-- start of Material for the task --

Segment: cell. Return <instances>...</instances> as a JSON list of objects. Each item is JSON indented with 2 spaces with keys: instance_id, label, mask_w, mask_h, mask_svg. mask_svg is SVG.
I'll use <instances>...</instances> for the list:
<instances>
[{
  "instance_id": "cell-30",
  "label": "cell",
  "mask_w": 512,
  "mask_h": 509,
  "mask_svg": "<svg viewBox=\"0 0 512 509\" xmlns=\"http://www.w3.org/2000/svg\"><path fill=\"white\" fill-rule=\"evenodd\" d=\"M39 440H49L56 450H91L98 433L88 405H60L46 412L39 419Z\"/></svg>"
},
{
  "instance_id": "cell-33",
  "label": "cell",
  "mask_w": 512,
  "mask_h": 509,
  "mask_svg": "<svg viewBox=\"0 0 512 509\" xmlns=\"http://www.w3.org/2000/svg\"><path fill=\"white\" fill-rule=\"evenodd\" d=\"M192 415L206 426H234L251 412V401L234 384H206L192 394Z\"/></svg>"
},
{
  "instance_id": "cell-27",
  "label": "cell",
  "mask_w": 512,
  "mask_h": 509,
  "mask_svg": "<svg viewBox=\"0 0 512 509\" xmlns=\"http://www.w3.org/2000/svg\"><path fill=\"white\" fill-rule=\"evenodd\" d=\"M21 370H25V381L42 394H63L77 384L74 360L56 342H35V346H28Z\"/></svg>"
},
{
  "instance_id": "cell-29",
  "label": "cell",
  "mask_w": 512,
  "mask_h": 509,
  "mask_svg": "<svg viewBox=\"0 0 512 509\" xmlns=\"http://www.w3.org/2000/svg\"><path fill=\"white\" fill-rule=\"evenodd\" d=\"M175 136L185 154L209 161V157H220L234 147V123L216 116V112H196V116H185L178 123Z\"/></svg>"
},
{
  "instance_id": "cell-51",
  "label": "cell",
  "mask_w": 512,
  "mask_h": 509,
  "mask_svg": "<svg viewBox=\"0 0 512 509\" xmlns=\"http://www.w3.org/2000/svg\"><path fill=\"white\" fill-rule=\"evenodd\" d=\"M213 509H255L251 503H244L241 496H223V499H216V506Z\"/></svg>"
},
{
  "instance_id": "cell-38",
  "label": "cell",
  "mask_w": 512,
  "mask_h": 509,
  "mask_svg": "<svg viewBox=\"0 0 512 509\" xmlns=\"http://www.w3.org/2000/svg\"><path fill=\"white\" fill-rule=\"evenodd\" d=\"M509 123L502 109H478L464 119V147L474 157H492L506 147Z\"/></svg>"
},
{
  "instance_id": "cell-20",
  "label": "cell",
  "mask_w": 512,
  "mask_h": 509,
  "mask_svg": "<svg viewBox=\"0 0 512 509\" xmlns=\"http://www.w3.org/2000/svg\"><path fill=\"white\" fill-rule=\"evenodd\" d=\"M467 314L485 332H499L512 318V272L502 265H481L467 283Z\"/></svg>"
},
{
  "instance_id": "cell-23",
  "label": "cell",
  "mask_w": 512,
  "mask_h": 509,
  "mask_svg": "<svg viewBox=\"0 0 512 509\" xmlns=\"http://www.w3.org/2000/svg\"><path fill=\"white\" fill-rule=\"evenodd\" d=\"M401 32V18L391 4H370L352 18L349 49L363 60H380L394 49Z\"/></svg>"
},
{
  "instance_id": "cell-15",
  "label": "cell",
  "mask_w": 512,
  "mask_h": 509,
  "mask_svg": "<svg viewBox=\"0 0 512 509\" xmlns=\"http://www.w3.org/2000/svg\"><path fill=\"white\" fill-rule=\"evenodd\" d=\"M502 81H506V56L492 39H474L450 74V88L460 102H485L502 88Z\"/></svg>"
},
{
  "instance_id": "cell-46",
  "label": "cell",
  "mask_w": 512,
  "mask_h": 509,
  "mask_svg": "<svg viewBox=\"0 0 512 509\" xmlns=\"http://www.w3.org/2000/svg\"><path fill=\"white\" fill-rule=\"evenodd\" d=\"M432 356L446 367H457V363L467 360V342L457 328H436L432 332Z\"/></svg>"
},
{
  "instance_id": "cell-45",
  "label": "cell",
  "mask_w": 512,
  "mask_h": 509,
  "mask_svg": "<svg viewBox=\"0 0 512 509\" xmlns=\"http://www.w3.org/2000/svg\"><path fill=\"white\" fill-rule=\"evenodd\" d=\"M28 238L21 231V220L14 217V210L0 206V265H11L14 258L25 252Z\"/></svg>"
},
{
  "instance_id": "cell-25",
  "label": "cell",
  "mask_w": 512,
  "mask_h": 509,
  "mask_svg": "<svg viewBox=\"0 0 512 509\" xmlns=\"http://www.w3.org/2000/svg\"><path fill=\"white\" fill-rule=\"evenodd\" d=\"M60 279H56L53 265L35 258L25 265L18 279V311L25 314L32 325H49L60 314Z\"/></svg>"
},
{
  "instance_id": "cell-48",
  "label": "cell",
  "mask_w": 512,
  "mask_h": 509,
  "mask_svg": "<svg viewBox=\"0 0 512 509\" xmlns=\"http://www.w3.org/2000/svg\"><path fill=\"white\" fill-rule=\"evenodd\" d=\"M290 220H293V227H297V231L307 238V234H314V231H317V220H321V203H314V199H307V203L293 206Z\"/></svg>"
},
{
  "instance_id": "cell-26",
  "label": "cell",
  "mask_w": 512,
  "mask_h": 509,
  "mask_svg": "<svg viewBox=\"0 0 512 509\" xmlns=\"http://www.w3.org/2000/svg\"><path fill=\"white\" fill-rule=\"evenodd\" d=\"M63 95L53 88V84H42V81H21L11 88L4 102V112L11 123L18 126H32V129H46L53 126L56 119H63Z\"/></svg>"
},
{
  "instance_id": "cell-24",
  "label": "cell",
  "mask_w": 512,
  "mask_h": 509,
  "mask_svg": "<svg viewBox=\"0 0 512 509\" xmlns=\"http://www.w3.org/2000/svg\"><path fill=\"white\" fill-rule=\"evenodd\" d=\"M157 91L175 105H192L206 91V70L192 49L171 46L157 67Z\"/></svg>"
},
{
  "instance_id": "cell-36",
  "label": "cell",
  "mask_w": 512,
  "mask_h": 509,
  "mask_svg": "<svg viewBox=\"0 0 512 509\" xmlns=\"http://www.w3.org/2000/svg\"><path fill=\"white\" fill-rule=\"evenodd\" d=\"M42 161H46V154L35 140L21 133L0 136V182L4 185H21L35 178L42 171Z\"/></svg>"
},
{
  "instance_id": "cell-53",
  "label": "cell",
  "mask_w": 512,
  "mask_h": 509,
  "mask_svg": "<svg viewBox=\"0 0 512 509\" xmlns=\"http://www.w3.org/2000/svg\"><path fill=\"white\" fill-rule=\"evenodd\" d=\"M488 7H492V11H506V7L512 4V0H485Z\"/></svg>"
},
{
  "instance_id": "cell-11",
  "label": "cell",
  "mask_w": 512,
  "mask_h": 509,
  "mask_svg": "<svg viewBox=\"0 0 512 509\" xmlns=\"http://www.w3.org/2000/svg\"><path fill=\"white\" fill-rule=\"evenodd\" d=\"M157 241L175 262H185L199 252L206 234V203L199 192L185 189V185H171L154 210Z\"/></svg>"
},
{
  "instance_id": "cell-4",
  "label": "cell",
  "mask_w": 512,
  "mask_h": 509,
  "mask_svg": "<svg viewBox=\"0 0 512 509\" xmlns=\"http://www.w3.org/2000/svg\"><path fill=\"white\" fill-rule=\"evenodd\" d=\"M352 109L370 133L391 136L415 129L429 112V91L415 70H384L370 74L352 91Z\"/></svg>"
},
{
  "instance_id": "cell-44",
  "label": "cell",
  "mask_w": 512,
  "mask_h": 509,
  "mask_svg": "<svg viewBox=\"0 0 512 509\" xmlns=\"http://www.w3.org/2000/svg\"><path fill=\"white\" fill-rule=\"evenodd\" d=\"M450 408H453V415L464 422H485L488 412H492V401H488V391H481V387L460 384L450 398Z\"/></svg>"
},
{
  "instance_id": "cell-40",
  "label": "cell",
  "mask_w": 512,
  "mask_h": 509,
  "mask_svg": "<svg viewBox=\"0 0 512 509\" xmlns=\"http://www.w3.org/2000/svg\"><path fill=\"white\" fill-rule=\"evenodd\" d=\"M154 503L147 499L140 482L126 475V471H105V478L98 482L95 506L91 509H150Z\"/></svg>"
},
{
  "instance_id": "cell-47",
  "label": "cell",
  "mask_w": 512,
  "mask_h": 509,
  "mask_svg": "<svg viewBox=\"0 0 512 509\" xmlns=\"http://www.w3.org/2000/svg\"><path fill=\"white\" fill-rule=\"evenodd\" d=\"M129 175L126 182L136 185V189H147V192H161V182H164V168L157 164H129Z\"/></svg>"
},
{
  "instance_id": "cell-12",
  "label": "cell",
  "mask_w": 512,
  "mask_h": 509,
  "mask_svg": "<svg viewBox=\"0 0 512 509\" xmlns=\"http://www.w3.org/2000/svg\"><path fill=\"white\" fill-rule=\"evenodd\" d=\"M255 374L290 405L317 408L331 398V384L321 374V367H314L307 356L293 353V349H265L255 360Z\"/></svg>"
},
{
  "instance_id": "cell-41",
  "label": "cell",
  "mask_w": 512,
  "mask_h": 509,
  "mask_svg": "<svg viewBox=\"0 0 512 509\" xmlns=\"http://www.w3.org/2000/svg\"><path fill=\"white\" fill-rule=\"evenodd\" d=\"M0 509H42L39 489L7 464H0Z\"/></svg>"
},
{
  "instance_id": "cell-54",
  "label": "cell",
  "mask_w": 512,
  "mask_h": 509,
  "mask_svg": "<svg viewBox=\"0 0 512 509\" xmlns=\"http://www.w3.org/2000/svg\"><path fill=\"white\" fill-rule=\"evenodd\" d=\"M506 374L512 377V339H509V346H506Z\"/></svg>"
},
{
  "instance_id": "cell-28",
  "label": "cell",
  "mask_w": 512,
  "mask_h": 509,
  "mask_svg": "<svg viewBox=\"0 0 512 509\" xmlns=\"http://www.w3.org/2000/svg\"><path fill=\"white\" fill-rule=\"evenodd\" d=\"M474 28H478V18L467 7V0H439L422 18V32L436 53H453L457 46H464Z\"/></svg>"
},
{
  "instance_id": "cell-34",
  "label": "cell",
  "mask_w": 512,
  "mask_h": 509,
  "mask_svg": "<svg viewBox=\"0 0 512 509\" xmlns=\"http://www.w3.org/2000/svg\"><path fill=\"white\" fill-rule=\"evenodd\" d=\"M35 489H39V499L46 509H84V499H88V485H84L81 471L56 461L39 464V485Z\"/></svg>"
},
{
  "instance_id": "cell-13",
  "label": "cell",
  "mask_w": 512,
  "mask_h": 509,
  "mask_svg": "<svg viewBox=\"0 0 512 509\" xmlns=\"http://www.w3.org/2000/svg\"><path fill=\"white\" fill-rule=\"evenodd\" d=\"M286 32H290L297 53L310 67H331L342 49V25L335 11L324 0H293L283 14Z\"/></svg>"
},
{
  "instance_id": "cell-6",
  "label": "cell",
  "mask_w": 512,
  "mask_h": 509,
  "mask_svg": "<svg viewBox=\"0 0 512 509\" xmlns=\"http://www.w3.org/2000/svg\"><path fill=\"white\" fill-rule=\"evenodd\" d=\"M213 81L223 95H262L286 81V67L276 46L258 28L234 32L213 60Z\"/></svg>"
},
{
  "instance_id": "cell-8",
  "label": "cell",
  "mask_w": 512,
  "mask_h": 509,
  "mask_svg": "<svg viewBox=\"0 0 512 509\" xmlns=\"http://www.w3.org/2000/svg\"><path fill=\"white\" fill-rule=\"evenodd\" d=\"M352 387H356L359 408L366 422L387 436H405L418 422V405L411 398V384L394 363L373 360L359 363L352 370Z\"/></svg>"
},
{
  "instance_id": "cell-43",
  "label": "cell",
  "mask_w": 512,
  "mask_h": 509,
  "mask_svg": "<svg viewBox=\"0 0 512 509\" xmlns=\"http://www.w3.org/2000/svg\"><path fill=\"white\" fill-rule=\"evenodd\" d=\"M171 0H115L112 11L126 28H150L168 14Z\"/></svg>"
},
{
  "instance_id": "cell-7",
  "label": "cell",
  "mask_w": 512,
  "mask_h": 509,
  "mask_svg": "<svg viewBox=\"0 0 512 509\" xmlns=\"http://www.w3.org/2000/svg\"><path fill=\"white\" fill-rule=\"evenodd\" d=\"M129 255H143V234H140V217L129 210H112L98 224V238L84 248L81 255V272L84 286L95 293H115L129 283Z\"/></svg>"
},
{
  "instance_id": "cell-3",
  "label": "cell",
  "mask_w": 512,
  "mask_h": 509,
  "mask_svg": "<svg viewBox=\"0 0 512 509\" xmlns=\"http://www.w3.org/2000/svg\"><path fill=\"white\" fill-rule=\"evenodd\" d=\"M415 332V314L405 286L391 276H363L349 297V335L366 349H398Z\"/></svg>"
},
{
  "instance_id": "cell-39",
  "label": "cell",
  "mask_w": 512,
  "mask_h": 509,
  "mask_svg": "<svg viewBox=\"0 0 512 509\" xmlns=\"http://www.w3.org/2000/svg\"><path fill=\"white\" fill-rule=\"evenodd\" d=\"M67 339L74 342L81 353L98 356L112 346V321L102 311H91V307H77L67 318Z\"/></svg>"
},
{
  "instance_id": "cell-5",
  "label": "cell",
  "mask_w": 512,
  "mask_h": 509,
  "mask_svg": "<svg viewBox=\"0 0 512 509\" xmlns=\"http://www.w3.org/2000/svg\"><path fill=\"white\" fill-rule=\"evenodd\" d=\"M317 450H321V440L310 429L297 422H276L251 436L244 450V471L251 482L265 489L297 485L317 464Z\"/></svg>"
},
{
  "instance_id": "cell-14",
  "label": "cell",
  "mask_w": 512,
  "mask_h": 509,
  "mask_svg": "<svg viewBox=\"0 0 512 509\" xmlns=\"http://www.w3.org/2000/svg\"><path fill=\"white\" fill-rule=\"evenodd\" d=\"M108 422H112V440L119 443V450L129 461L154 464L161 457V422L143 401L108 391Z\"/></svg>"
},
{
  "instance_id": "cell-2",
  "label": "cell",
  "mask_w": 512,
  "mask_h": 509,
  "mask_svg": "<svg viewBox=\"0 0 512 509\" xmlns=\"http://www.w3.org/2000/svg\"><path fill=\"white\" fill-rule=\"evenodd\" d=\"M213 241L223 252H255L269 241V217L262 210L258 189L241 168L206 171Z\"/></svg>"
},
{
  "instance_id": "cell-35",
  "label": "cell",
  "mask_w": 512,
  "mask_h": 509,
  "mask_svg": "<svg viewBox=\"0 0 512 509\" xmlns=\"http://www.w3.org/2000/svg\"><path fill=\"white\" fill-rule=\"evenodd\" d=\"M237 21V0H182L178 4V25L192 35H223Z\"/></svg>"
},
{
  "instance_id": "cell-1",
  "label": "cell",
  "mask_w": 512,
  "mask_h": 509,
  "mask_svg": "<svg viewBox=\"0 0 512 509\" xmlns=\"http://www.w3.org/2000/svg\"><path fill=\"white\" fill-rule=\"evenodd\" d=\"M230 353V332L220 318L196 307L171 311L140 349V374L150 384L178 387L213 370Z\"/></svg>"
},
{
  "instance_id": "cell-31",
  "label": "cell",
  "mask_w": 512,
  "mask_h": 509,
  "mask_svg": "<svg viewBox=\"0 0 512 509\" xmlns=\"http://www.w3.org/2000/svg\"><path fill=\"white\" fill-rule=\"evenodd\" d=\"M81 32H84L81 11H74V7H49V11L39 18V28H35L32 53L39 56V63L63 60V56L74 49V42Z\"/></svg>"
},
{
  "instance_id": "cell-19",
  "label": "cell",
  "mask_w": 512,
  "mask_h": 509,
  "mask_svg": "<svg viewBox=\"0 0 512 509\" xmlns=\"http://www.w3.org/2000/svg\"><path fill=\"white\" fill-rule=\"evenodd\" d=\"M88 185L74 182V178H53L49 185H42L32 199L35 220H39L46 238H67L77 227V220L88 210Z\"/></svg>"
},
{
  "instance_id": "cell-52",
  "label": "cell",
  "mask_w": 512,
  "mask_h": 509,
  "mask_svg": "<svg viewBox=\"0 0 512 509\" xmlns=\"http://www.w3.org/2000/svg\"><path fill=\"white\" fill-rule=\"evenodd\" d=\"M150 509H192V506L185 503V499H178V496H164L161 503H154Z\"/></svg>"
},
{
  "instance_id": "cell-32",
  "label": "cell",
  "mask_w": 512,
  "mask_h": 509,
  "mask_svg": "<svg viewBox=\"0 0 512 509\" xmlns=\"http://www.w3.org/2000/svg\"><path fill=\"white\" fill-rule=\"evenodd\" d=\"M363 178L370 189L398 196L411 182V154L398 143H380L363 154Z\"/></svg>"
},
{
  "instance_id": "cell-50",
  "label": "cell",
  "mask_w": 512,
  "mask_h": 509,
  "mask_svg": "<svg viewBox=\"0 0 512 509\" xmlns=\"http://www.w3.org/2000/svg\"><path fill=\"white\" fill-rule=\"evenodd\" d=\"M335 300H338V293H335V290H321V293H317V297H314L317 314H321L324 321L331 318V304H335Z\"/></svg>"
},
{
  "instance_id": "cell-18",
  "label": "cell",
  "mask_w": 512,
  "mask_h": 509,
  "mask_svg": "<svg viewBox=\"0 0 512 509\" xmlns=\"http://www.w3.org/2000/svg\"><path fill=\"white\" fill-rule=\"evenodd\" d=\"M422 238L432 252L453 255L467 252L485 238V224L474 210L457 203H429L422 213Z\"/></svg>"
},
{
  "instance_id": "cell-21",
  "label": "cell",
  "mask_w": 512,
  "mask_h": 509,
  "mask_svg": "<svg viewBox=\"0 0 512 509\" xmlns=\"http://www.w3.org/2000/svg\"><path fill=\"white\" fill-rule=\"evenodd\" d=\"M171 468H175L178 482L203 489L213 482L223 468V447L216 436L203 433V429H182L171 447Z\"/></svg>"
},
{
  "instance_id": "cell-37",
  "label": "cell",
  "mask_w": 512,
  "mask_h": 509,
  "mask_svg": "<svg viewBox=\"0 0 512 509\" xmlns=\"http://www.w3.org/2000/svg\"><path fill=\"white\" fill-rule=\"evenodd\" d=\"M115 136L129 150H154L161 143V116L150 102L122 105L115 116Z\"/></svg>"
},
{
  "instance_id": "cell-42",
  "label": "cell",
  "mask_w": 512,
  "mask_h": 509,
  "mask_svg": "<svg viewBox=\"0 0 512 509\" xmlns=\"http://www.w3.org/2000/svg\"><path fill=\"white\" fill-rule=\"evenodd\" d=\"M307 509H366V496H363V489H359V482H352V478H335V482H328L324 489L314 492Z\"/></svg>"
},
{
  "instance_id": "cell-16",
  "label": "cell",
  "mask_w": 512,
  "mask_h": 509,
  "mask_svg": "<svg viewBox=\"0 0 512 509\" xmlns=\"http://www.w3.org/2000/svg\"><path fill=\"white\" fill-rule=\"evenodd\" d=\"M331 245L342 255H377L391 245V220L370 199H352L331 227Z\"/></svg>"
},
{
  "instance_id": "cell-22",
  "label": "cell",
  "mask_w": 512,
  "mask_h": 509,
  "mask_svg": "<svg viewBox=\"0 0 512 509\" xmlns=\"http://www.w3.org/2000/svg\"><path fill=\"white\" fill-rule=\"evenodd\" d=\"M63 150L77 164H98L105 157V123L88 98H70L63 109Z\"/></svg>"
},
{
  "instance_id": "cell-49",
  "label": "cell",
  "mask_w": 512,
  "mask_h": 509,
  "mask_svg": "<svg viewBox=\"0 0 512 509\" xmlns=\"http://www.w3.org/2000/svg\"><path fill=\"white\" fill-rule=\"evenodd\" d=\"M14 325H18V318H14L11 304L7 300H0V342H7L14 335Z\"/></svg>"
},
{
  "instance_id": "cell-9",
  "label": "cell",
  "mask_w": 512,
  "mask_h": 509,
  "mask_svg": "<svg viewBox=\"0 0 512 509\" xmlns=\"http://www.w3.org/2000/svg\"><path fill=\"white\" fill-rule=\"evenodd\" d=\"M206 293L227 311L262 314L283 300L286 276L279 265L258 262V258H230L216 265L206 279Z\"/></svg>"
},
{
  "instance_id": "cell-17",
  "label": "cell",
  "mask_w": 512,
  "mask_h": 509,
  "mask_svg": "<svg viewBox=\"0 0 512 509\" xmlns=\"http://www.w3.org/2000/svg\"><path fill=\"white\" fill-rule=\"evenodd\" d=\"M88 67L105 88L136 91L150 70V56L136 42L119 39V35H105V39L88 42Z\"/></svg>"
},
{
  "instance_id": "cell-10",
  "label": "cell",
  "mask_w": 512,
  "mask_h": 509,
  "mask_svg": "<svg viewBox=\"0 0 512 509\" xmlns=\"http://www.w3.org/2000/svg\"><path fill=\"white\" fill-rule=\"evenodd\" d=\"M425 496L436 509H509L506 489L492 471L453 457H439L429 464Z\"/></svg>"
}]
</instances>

-- end of Material for the task --

## Exercise goal
Gather every line of the data above that contains the string "instances" and copy each one in full. Treat uppercase and lowercase letters as different.

## Reply to the exercise
Segment: cell. Return <instances>...</instances> as a JSON list of objects. Each item is JSON indented with 2 spaces with keys: instance_id, label, mask_w, mask_h, mask_svg. mask_svg is SVG.
I'll use <instances>...</instances> for the list:
<instances>
</instances>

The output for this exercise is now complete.